By Omar Bah
Health experts who gathered at the YMCA yesterday to commemorate World Diabetes Day 2017 have called for concerted efforts to control the dramatic increase of the disease in the Gambia and the sub-region.
This year’s commemoration, which began with a march-past from the Gamtel customer care on Kairaba Avenue to YMCA was themed: ‘Women and diabetes – our right to a healthy future.’
The campaign, according to the UN will promote the importance of affordable and equitable access for all women at risk of or living with diabetes to access diabetes medicines and technologies, self-management education and information they required to prevent type 2 diabetes.
Speaking at the event, the PS at health ministry Cherno Omar Barry said given the fact that there are currently over 199 million women living with diabetes globally, the need for concerted efforts to control the disease cannot be overemphasized.

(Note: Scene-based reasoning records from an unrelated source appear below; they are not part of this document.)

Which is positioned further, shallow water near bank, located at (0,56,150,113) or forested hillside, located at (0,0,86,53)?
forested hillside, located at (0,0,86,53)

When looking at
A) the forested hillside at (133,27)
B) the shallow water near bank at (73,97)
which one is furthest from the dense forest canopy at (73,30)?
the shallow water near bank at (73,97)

He said the number is projected to increase to 313 million by 2040 if efforts are made quickly to ensure all women with diabetes are given affordable and equitable access to care and education to better manage their diabetes and improve their health outcomes.

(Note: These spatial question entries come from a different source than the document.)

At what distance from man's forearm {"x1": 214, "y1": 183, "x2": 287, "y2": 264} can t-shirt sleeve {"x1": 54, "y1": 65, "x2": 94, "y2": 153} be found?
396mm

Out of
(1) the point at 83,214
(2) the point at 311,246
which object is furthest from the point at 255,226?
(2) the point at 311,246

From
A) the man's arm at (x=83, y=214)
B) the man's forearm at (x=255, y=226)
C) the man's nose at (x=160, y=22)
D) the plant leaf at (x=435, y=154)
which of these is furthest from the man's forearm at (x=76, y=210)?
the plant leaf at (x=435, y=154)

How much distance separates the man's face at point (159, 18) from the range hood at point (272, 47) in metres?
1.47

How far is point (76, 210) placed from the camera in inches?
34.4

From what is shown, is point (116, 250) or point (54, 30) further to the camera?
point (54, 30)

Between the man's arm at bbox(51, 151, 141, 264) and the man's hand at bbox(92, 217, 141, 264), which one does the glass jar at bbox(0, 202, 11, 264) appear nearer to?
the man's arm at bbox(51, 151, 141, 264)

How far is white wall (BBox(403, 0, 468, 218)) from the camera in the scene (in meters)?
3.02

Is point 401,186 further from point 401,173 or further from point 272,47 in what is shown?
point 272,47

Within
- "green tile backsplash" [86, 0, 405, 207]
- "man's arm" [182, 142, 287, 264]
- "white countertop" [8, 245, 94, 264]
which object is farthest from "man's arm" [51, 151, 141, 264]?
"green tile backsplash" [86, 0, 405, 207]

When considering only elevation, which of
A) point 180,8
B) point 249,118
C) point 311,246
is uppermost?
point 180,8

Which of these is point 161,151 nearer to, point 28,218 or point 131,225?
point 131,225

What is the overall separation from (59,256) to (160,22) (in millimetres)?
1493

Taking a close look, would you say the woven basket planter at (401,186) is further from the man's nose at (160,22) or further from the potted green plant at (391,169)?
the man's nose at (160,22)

He said two out of every five women with diabetes are of reproductive age, accounting for over 60 million women worldwide.

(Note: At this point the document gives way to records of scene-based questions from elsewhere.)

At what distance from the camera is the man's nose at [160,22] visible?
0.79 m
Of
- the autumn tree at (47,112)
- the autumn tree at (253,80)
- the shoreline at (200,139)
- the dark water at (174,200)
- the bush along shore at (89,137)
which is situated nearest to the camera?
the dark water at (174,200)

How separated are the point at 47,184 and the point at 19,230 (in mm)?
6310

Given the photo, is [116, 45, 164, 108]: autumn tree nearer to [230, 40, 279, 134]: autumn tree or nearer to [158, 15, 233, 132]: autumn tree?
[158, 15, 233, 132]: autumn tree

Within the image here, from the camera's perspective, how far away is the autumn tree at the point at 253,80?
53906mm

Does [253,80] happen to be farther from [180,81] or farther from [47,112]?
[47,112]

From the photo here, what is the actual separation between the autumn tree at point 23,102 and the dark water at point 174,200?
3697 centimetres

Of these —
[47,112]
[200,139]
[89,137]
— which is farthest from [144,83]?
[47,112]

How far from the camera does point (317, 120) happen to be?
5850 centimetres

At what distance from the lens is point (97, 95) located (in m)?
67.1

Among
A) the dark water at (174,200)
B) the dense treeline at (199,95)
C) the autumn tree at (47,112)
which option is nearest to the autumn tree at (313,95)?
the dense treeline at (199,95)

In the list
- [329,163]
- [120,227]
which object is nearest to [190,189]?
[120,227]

“This calls for concerted efforts from all stakeholders to curb the prevalence of the disease,” he said.
He said all women with diabetes should have access to the essential diabetes medicines and technologies, self-management education and information they need to achieve optimal diabetes outcomes.
“All women with diabetes should have access to pre-conception planning services to reduce risk during pregnancy. All women and girls should have access to physical activity to improve their health outcomes,” he said.
Meanwhile, the representative of the WHO Shkrimila Jah said the day is designed to re-commit the world to strengthen the prevention and control of diabetes.
She said globally, there has been a dramatic rise in obesity among children and adolescent aged between 5-19 old from 11 million in 1975 to 124 million in 2016.
“In Africa, the number of children who are overweight or obese has nearly doubled since 1990, increasing from 5.4 million to 10.3 million. In the African, in 2014, it was estimated that 22.9% of men and 38.6% women above the age of 18 were obese,” she explain.
She said the numbers signal the need for governments to take bold measures to ensure that women and girls have access to services for screening for diabetes, adequate care including medication and counseling.
“WHO will continue to support governments in their efforts to improve the prevention and control of diabetes and other non-communicable diseases,” she concluded.